## Texto proporcionado
________________________

En el mundo medieval, el poder dependía de la proximidad. Los reyes otorgaban tierras a cambio de lealtad. Los señores exigían tributo. Los campesinos, sin voz directa en su gobierno, vivían y morían bajo un régimen que no podían desafiar.
La arquitectura del feudalismo era rígida pero familiar: jerarquías impuestas mediante la violencia, lealtad comprada con favores, y la verdad subordinada a las ambiciones de la élite gobernante.
Mil años después, esa arquitectura luce diferente, pero los principios permanecen. En Estados Unidos, bajo Donald Trump —tanto durante su primera presidencia como ahora—, la reaparición de dinámicas feudales no es un asunto académico.
Es visceral. Lo que estamos presenciando no es solo el deterioro de las normas democráticas, sino la consolidación de una cultura donde el miedo, la representación teatral y la lealtad personal se han convertido en la moneda del poder.
Esto se ve con mayor claridad dentro del propio régimen de Trump, donde los aliados se traicionan entre sí en busca de influencia y la política pasa a segundo plano frente al espectáculo. Los informes sobre choques internos continuos pintan un retrato vívido de un gobierno empantanado en el conflicto interno. Es una Casa Blanca donde las decisiones sobre personal se toman no por competencia, sino por obediencia.
El secretario de Defensa, Pete Hegseth, por ejemplo, se mantuvo en su cargo a pesar del caos que rodeaba su conducta, incluyendo reportes de compartir operaciones militares confidenciales en chats digitales no seguros. En lugar de condenar esta violación, Trump defendió a Hegseth y desestimó las críticas como “noticias falsas”. Los hechos eran irrelevantes. Lo que importaba era la lealtad y el ego.
Esto no es nuevo. Durante el primer mandato de Trump, su administración cambió jefes de gabinete, asesores de seguridad nacional y directores de comunicación a un ritmo vertiginoso. Aquellos que lo cuestionaban —desde el general John Kelly hasta el secretario de Defensa James Mattis— fueron marginados o despreciados.
Aquellos que adoptaron su visión confrontativa y de suma cero de la política fueron promovidos. En tal ecosistema, el poder no se sostiene mediante el servicio institucional, sino por una lealtad teatral al hombre en el centro. No importa cuán desequilibrado pueda estar ese hombre.

________________________

## Indicación 1
Según el texto sobre el feudalismo y la presidencia de Trump, ¿cómo calificó Trump las críticas dirigidas contra Pete Hegseth?
## Indicación 2
Transcribe del texto sobre el feudalismo y la presidencia de Trump el fragmento que comienza con "En el mundo" y continúa hasta "un asunto académico.".

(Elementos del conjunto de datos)

________________________

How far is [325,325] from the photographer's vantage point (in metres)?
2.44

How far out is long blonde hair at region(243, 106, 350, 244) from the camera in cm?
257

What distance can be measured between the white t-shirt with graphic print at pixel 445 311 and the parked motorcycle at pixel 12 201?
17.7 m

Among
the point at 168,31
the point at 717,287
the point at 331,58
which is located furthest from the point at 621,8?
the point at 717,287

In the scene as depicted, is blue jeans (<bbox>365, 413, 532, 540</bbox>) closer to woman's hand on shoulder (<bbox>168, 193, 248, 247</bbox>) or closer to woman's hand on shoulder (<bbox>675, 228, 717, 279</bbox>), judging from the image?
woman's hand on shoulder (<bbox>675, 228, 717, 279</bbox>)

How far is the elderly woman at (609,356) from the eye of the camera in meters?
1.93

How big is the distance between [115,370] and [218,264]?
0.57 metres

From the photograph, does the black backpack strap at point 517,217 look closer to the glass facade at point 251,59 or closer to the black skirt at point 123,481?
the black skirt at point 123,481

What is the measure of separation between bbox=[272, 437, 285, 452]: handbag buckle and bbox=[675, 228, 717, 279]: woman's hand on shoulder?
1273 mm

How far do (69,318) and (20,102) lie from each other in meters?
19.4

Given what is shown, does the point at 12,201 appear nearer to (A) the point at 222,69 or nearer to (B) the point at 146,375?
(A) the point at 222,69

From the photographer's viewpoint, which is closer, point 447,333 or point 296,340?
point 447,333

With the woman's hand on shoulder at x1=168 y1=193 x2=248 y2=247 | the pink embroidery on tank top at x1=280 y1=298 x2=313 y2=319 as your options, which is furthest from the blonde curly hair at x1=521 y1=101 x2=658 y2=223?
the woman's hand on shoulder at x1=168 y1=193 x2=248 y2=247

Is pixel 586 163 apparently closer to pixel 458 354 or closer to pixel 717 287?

________________________

## Respuesta completa 1
Las desestimó como "noticias falsas".

## Respuesta completa 2
En el mundo medieval, el poder dependía de la proximidad. Los reyes otorgaban tierras a cambio de lealtad. Los señores exigían tributo. Los campesinos, sin voz directa en su gobierno, vivían y morían bajo un régimen que no podían desafiar.
La arquitectura del feudalismo era rígida pero familiar: jerarquías impuestas mediante la violencia, lealtad comprada con favores, y la verdad subordinada a las ambiciones de la élite gobernante.
Mil años después, esa arquitectura luce diferente, pero los principios permanecen. En Estados Unidos, bajo Donald Trump —tanto durante su primera presidencia como ahora—, la reaparición de dinámicas feudales no es un asunto académico.